It’s hard to teach my white kids about Black history and Civil Rights in America.

But I won’t shy away from what makes me uncomfortable.

I can’t just begin in the 1960s with Martin Luther King, Jr. and the Civil Rights Act. I can’t just teach about this in February: Black History Month.

The fight for civil rights began long ago and continues today.

No one really wants to discuss the creation of the idea of race surrounding the colonization of Europeans to the New World.

Pioneer days are lauded as an exciting time when white Europeans claimed Manifest Destiny and took land from the Natives who had lived in America for hundreds of years. Theses times are glorified in skewed history books with white saviors “evangelizing and rescuing people of color from themselves and their savagery.”
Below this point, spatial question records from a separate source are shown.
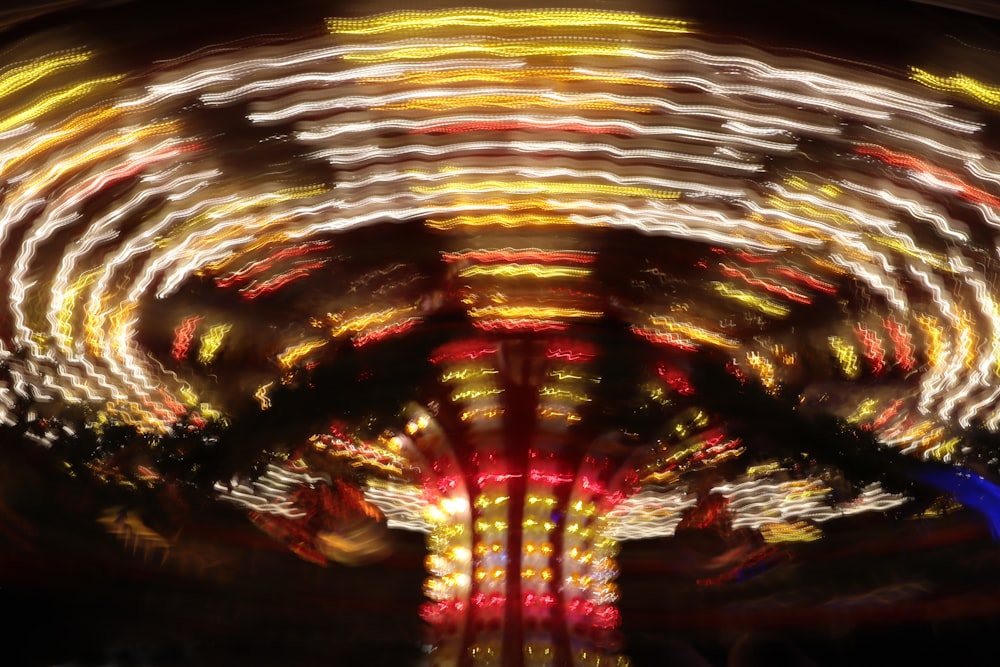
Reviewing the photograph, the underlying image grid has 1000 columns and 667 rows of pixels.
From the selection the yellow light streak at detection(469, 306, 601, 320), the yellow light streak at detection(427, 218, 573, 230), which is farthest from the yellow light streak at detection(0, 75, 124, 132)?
the yellow light streak at detection(469, 306, 601, 320)

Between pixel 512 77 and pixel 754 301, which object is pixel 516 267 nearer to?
pixel 754 301

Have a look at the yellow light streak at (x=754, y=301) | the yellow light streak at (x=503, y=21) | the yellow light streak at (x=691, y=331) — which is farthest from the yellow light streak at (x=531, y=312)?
the yellow light streak at (x=503, y=21)

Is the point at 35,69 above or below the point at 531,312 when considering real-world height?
below

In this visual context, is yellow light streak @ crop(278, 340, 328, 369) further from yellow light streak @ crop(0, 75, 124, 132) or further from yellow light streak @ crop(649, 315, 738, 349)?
yellow light streak @ crop(0, 75, 124, 132)

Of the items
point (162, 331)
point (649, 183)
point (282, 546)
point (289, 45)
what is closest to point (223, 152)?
point (289, 45)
The Civil War didn’t end slavery. It made slavery illegal, and other later court decisions made Jim Crow Laws and segregation illegal, but discrimination and stereotypes in the media, schools, and our own homes uphold racism.
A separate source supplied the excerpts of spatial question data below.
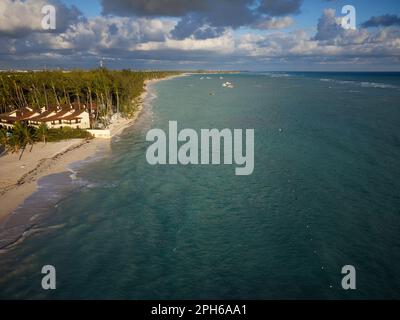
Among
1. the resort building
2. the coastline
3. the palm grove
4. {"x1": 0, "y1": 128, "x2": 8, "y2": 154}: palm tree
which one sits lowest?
the coastline

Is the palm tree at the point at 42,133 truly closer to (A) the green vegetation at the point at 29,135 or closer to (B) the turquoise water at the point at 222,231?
(A) the green vegetation at the point at 29,135

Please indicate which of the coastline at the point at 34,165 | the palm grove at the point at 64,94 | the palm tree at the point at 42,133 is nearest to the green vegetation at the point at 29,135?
the palm tree at the point at 42,133

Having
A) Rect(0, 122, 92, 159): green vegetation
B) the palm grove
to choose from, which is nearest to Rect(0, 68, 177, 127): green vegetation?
the palm grove

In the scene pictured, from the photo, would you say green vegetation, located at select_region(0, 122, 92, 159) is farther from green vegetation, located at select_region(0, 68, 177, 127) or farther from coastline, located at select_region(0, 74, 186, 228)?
green vegetation, located at select_region(0, 68, 177, 127)

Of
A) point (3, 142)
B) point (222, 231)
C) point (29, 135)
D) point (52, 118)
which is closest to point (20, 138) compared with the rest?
point (29, 135)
The Ku Klux Klan was and is hateful toward anyone who is not a White Anglo-Saxon Protestant.

This is hard and necessary history to teach my white children who have been mostly oblivious in their sheltered lives. It’s hard history for me to revisit and enlighten myself so I understand true American history.

I share articles from social media and the news that are important about current events to my teens so they understand that racism is unfortunately still alive and well in the world.

Civil rights are human rights.

It is my duty to learn and teach anti-racism. All year round and not just one month each year.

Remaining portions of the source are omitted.